But the more we learned, the more some of the previous education started to seep back through again, and that musicality because quite useful. I think it enabled us to develop more of a melody to our music, to think ‘beyond the machine’

Q. It’s been said that your tour with the Happy Mondays in the late 80s helped elevate you to the ‘next level’ as a live act. Was that the case?

We toured with the Mondays quite a lot before they started to become well known. It was a good experience, they were nice people.

To be honest, by the time we got to play with the Happy Mondays we were already hardened performers. We played with hardcore hip hop groups to audiences that wouldn’t accept us, so we knew what it was like to be given a hard time. We played with a heavy rock group, Living Colour, and their audience really knew how to give us a hard time.

We played with EMF, A Certain Ratio, De la Soul… all kinds of groups, because we wanted to get out there and get a reaction, no matter what sort of a reaction it was.

But yeah, the Happy Mondays crowd were good for us, because they were open minded and knowledgeable about the rave scene, the hip hop scene, the music scene in general. They were well up for it.

Step It Up, from 1992 album Connected


Q. At the moment, there are so many different genres out there, but when Stereo MCs started, you were undefinable – you were a bit hip hop, you were a bit dance, you were a sort of mish mash?

I don’t think we even thought about that. It was about energy. We were riding on a wave of energy and the fact that nobody could define us worked for us more than against us.

We were original, and the whole vibe at the time was that if you’re not original, you’re not really saying anything. When we started there was one dance chart for every type of dance music, but now there’s a myriad of charts covering every specific genre.

Q. After [1992 album] Connected went stratospheric, the band took a longer than expected hiatus – it took nine years for the follow up to come out. Was there too much pressure on the band at the time?

It’s very simple. We rode this wave of energy that a lot of people were riding, and eventually, that has to come to an end. Music changes. You have to say to yourself, ‘wow, I’ve realised my dreams, I’ve achieved my goals, but what am I going to do now?’. That takes a little while to figure out.

You put your whole life experience into making a record, and then it comes out, and they you have to say ‘what’s next’? Sometimes the answer is simple, you just have to learn more about yourself.

Q. So Deep Down & Dirty [released in 2001] was sort of like a chance to press the reset button?

It was something like that, although totally unintentional. The title track came together by accident, we were working on another track, and then I started freestyling on the mic, and it all came together in an afternoon.

There must have been something deep inside me wanting to get out. Sort of like, ‘I’m not f**king going down like that’.

Deep Down & Dirty was released in 2001


Q. How did the Connected label come about?

We started it in 2016 – we were experimenting with music at the time, and questioning things, like ‘does everything have to be four minutes long?’. So then we thought, let’s get back to where we started, which was underground electronic music.

■ **Your objective**
Name every group that the interview above identifies by name as one the band toured or played with.

■ **Material**
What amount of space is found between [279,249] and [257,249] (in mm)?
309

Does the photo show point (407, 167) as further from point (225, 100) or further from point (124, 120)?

■ **Solution**
- Happy Mondays
- Living Colour
- EMF
- A Certain Ratio
- De la Soul